Quick question about inodes and links

Hey everyone. Long time no see. I’m currently self-studying for the RHCSA and I want to double make sure my understanding of inodes and links is correct.

Basically, are all computer files(in user space) just containers of inodes that point to the actual data in the computer?

Let’s say I have a video file in /home/myname called “myvideo.mp4”. With my current understanding, “myvideo.mp4” is just a cover that points (stores an inode) to the actual data of the video somewhere in the computer.

If I make a soft link to “myvideo.mp4” called “soft”, then soft simply points to the file location of “myvideo.mp4” aka /home/myname/myvideo.mp4.

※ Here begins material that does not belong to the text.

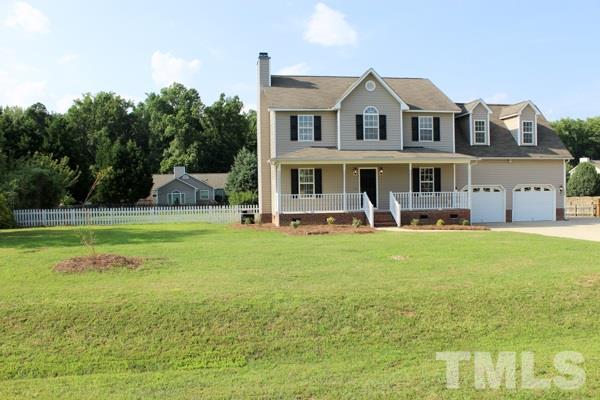 1504 Harvey Johnson Road Raleigh, NC 27603 - Photo 4 of 22 a view of a house with a swimming pool
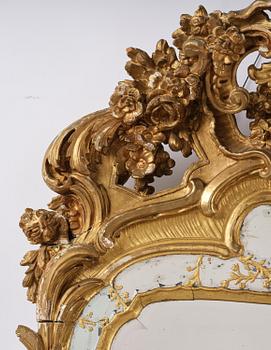 A giltwood rococo mirror, Stockholm, later part 18th century.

If I make a hard link to “myvideo.mp4” called “hard”, then hard points (stores the inode) to the actual data of “myvideo.mp4” somewhere on my system.

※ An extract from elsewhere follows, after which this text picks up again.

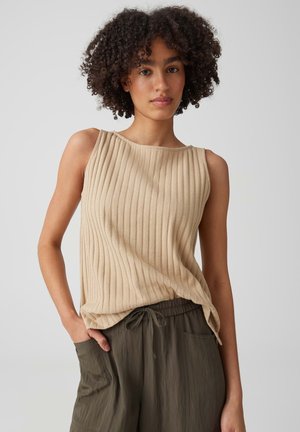Jonge vrouw met krullend haar die een beige mouwloos geribd topje en olijfgroene broek met trekkoord draagt, poseert met hand in zak.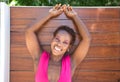 Young and beautiful Afro American woman doing different postures and expressions on a wooden background. The woman is smiling, sad Royalty Free Stock Photo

Is this understanding correct?

And if so, how exactly does a soft link connect to the original file? Does it just store the file path to “myvideo.mp4”, aka /home/myname/myvideo.mp4, or does it store another inode that points to “myvideo.mp4”, but not the actual data of “myvideo.mp4”?

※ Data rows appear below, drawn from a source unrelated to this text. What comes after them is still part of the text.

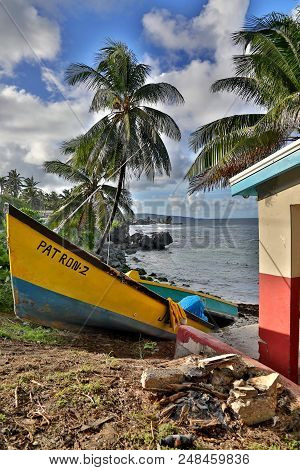 Boat On Barbados Beach With Rocks And Palm Trees Next To Building
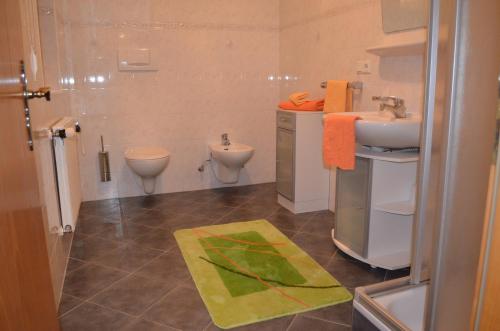 a bathroom with a sink and a toilet at Wastlhof in Malles Venosta
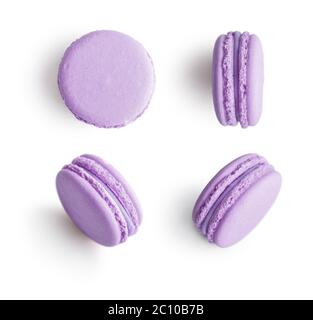 Set of violet french macarons isolated on white background. Top view. Stock Photo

This man page has all the answers you need.

https://man7.org/linux/man-pages/man7/symlink.7.html

A hard link doesn’t store the inode (the data structure) directly. It contains the inode number instead. An inode number is an index in an inode table. The inode (the actual data structure containing the file’s metadata) is stored in that table. An inode number is just a piece of information that allows the system to access an inode from the inode table. The fact that hard links store inode numbers is the reason why creating hard links across filesystems isn’t allowed—to prevent inode number clashes since the same inode number on one filesystem might already be in use on another filesystem. If it were allowed, it would lead to ambiguities that the system would not be able to resolve. For example, if hard link X refers to inode number 123456, and both filesystem A and filesystem B have an entry for 123456 in their inode tables, which inode should be read?

A soft/symbolink link does not reference an inode. It is a special file containing a string that is the pathname of the file it points to. Since a symbolic link is itself a file, it also has its own inode number, but this inode number has nothing to do with the file it points to. The opposite is true for hard links. Two hard links reference the same inode number.